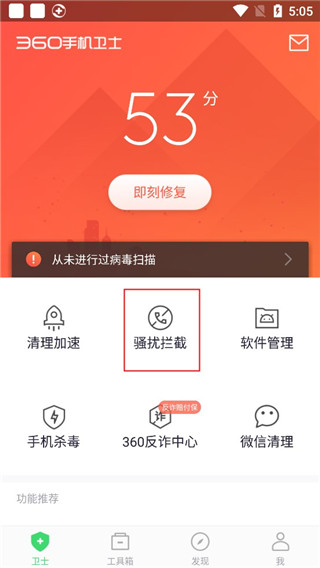 360手机卫士安全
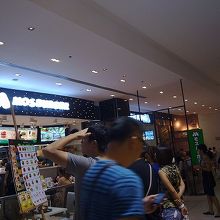 前の店より入りやすくなったような気がします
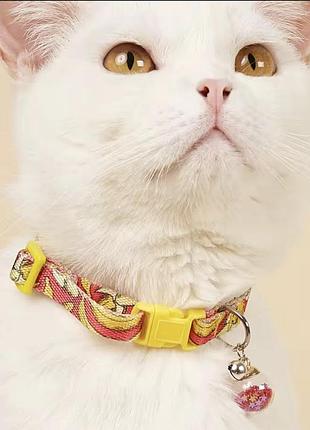 Нашийник для котів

What you need to do: Reproduce the material word for word. Skip every picture it holds.

Answer to the problem:
 360手机卫士安全
 前の店より入りやすくなったような気がします
 Нашийник для котів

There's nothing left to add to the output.